**Отрывок для чтения**:

Весной 1895 года она предприняла с ней путешествие в Петербург, а затем в Вену. Познакомила Фриду со своим братом Евгением, на тот момент уже смертельно больным, рассказав ей, как он по просьбе матери хотел вытащить ее из "аферы" с Ницше. Вена нравилась Лу, она писала: "Если сравнивать атмосферы различных крупных городов, то можно сказать, что в Вене как нигде сочеталась жизнь духовная с эротизмом". Кроме того, Вена была гораздо толерантнее Берлина, который тут называли "гнездом разбойников". Ее внимание привлек здесь Артур Шницлер, — как писала о нем критика, будущий австрийский Ибсен. Чернобородый элегантный врач и известный уже литератор по-своему очаровал Лу. Но она была "отведена" от него "магией" вскоре появившегося Рильке, о чем наш рассказ пойдет дальше. И все же, при всей любви Саломе к новым творческим встречам, ее вновь тянет в тишину творческой кельи. "Все выглядит так, словно мне хочется остаться, но приходит такой час, когда я должна уйти прочь". Уходы и возвращения были желанны для нее — стремление к общности и к обособленности были естественны как вдох и выдох. По возвращении домой, в Берлин, она издали увидела Андреаса, стоящего под фонарем со своей любимой собачкой Лотхен, которая ее шумно приветствовала. "Этой ночью дома мы долго не спали".
Подводя черту ее упрямых поисков и вечных возвращений, мне кажется, смысл этих блужданий, их движущий мотив можно отчасти угадать благодаря ее маленькому стихотворению, предпосланному в качестве эпиграфа книге "Моя жизнь":
Жизнь в глубине себя — поэзия.
Безумны мы, тратящие ее изо дня в день,
От этапа к этапу.
Впрочем, в своем неосязаемом единстве
Она живет, она творит для нас поэзию.
Как же далеки мы от древней заповеди:
"Преврати свою жизнь в творение искусства".
Мы не стали еще собственным творением искусства.

**Задания к тексту**:
(1) Где, согласно отрывку о Лу Саломе, она увидела Андреаса по возвращении в Берлин?
(2) Перепишите из отрывка о Лу Саломе фрагмент между «Подводя черту ее» и «для нас поэзию.» включительно.
(3) Изложите отрывок о Лу Саломе в двух предложениях.
Записи взяты из другого источника.

**Записи, взятые из собрания**:
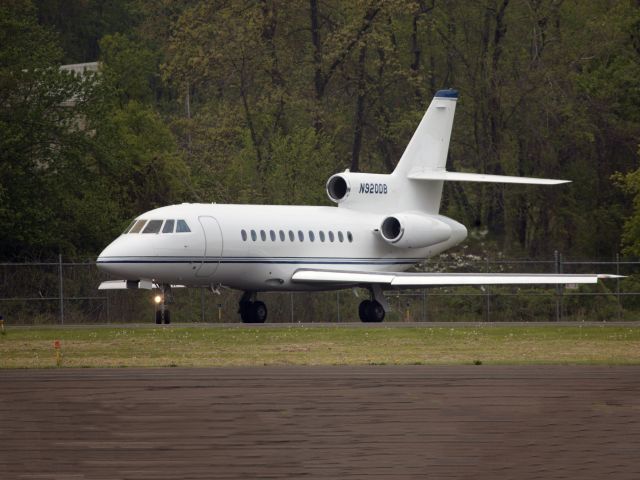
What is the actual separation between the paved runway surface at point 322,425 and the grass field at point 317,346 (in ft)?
10.2

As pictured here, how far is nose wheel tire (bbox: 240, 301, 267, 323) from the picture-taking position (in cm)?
3900

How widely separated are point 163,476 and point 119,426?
3111 millimetres

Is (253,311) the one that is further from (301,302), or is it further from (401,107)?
(401,107)

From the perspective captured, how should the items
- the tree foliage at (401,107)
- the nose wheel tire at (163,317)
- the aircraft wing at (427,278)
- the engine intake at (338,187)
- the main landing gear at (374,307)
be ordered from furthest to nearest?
the tree foliage at (401,107) → the engine intake at (338,187) → the main landing gear at (374,307) → the nose wheel tire at (163,317) → the aircraft wing at (427,278)

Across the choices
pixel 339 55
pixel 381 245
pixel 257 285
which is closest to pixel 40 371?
pixel 257 285

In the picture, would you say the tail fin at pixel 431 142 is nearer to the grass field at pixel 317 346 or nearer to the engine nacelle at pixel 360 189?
the engine nacelle at pixel 360 189

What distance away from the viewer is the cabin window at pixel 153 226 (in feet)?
117

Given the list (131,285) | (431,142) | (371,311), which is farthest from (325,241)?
(131,285)

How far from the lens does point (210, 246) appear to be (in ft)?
119

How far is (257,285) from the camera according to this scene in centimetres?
3816

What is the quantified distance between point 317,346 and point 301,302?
56.5 feet

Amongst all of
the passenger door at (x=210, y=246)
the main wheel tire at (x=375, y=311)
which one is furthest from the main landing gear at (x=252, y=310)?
the main wheel tire at (x=375, y=311)

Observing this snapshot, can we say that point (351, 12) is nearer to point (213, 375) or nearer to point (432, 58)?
point (432, 58)

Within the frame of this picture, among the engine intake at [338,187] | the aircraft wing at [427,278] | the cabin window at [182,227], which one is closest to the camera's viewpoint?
the aircraft wing at [427,278]
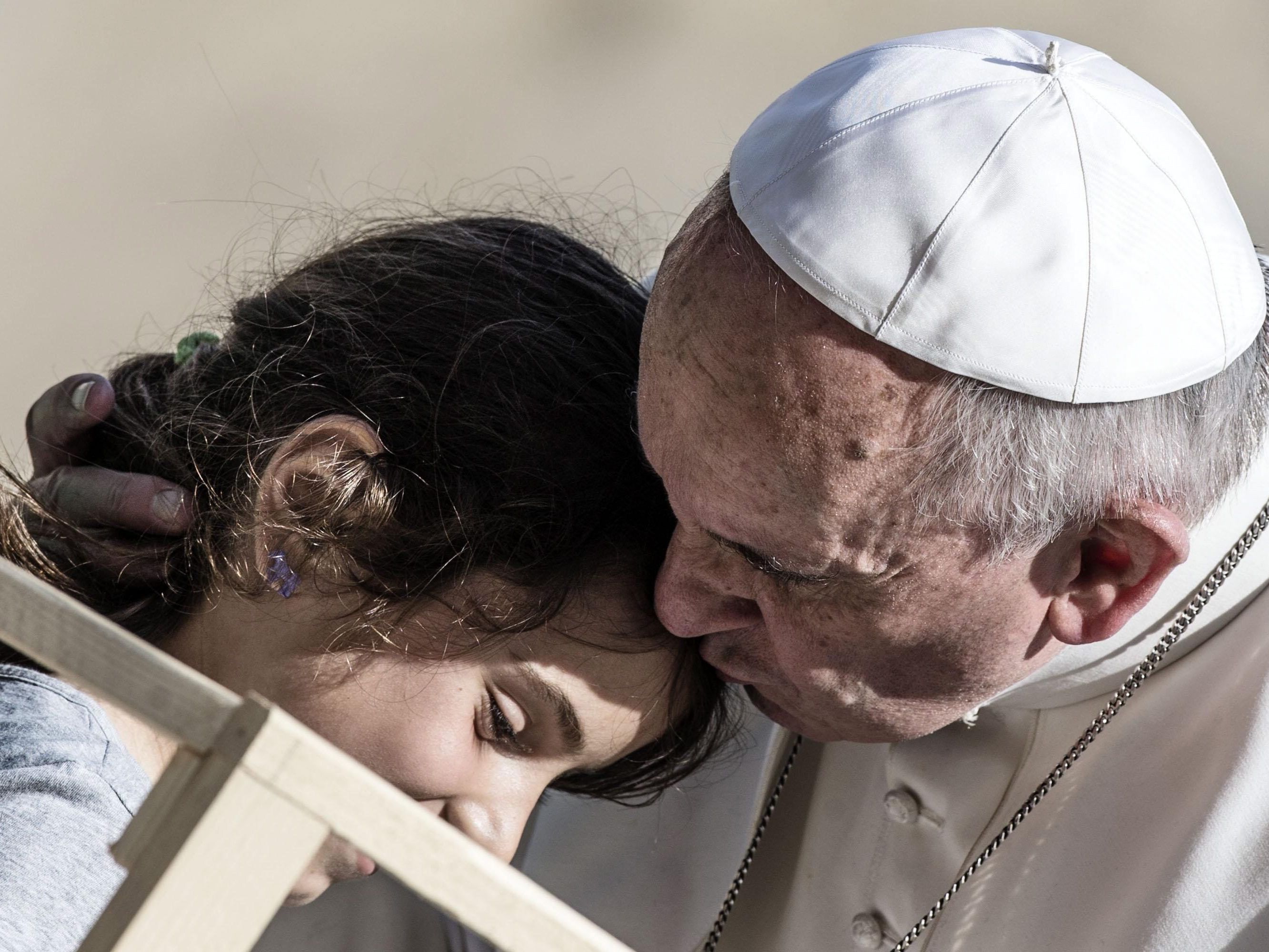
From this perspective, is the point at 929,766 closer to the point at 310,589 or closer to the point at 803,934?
the point at 803,934

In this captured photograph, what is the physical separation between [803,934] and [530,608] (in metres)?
0.80

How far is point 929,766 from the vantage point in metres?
1.94

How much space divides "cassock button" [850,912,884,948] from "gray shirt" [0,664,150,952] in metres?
1.06

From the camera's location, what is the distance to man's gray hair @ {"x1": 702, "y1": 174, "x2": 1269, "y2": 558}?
1.38 metres

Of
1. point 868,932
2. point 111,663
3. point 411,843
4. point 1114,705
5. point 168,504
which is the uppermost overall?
point 111,663

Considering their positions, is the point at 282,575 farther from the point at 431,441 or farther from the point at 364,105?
the point at 364,105

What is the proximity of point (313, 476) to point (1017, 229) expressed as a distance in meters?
0.92

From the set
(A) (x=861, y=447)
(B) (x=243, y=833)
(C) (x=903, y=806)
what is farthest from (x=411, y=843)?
(C) (x=903, y=806)

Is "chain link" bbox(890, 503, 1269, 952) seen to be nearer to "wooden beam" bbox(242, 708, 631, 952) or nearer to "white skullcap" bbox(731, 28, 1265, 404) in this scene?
"white skullcap" bbox(731, 28, 1265, 404)

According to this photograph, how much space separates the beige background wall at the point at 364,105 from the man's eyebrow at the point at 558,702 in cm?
393

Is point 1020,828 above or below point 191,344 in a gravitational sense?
below

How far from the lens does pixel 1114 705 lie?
1766mm

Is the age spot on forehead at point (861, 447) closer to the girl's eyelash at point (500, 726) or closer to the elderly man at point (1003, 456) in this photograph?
the elderly man at point (1003, 456)

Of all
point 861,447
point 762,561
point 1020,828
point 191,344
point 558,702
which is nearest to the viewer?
point 861,447
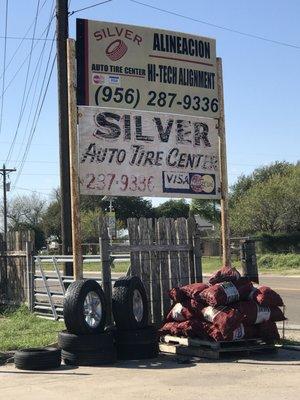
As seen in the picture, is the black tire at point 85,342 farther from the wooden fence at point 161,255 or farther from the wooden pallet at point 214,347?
the wooden fence at point 161,255

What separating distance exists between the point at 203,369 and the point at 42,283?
327 inches

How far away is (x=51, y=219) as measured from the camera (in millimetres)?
91062

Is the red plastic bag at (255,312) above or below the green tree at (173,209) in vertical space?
below

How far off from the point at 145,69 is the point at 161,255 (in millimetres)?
3428

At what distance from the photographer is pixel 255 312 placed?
946 centimetres

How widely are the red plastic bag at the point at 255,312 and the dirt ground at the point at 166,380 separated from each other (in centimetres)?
56

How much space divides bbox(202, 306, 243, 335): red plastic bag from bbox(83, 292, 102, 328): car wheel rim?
1642mm

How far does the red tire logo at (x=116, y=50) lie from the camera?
11.1m

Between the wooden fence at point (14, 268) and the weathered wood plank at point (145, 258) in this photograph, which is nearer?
the weathered wood plank at point (145, 258)

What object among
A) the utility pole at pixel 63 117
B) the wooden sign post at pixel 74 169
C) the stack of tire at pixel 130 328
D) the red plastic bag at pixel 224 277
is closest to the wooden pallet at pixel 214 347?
the stack of tire at pixel 130 328

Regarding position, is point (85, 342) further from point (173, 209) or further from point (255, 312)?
point (173, 209)

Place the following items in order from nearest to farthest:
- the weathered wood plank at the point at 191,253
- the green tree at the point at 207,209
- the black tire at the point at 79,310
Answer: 1. the black tire at the point at 79,310
2. the weathered wood plank at the point at 191,253
3. the green tree at the point at 207,209

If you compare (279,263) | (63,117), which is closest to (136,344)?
(63,117)

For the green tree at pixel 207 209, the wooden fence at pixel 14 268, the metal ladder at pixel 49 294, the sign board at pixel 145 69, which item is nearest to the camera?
the sign board at pixel 145 69
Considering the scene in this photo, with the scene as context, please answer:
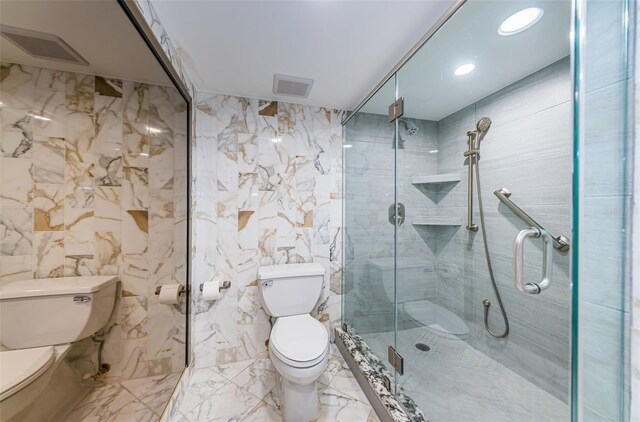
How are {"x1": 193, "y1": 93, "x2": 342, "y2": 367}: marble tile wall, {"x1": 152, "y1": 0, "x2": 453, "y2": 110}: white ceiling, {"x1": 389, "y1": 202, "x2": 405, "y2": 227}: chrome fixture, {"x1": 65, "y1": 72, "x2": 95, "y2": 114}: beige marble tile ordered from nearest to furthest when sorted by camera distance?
1. {"x1": 65, "y1": 72, "x2": 95, "y2": 114}: beige marble tile
2. {"x1": 152, "y1": 0, "x2": 453, "y2": 110}: white ceiling
3. {"x1": 389, "y1": 202, "x2": 405, "y2": 227}: chrome fixture
4. {"x1": 193, "y1": 93, "x2": 342, "y2": 367}: marble tile wall

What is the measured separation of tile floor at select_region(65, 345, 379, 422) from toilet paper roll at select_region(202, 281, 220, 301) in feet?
1.60

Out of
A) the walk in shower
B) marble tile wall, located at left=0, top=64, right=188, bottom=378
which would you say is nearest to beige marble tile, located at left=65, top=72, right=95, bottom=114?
marble tile wall, located at left=0, top=64, right=188, bottom=378

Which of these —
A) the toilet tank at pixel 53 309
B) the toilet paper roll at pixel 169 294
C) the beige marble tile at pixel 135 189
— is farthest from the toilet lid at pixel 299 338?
the beige marble tile at pixel 135 189

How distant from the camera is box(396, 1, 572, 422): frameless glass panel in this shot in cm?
97

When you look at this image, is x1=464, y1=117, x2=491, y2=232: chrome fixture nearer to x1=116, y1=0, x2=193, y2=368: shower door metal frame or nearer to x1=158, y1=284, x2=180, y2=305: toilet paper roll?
x1=116, y1=0, x2=193, y2=368: shower door metal frame

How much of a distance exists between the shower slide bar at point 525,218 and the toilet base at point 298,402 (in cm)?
138

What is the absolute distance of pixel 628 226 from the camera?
624mm

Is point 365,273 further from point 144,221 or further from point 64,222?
point 64,222

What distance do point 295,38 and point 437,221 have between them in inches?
53.5

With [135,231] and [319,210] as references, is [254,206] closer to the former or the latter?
[319,210]

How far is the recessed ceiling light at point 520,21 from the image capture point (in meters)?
0.90

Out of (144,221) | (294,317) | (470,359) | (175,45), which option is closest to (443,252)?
(470,359)

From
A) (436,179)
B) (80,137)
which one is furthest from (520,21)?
(80,137)

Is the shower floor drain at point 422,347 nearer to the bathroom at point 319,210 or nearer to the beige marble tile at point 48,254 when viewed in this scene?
Result: the bathroom at point 319,210
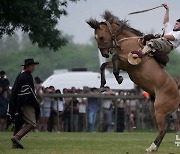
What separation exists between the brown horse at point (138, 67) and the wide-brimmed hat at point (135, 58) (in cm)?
14

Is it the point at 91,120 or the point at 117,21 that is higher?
the point at 117,21

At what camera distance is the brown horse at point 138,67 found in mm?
17625

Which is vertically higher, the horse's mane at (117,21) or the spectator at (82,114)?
the horse's mane at (117,21)

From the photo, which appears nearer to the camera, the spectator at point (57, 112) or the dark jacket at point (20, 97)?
the dark jacket at point (20, 97)

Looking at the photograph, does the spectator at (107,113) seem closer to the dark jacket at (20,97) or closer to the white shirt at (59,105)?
the white shirt at (59,105)

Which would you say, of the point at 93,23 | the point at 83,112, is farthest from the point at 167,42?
the point at 83,112

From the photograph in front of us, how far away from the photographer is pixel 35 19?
94.0 ft

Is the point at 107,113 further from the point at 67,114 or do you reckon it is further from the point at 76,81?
the point at 76,81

**Ответы**:
(1) Под фонарем, вместе с его любимой собачкой Лотхен.

(2)
Подводя черту ее упрямых поисков и вечных возвращений, мне кажется, смысл этих блужданий, их движущий мотив можно отчасти угадать благодаря ее маленькому стихотворению, предпосланному в качестве эпиграфа книге "Моя жизнь":
Жизнь в глубине себя — поэзия.
Безумны мы, тратящие ее изо дня в день,
От этапа к этапу.
Впрочем, в своем неосязаемом единстве
Она живет, она творит для нас поэзию.

(3) Весной 1895 года Лу Саломе отправилась с Фридой в Петербург, а затем в Вену, которая ей нравилась и где ее внимание привлек Артур Шницлер. Потом ее вновь потянуло к уединению, и она вернулась в Берлин, где ее встретил Андреас, а смысл ее блужданий автор отчасти видит в стихотворении, предпосланном книге «Моя жизнь».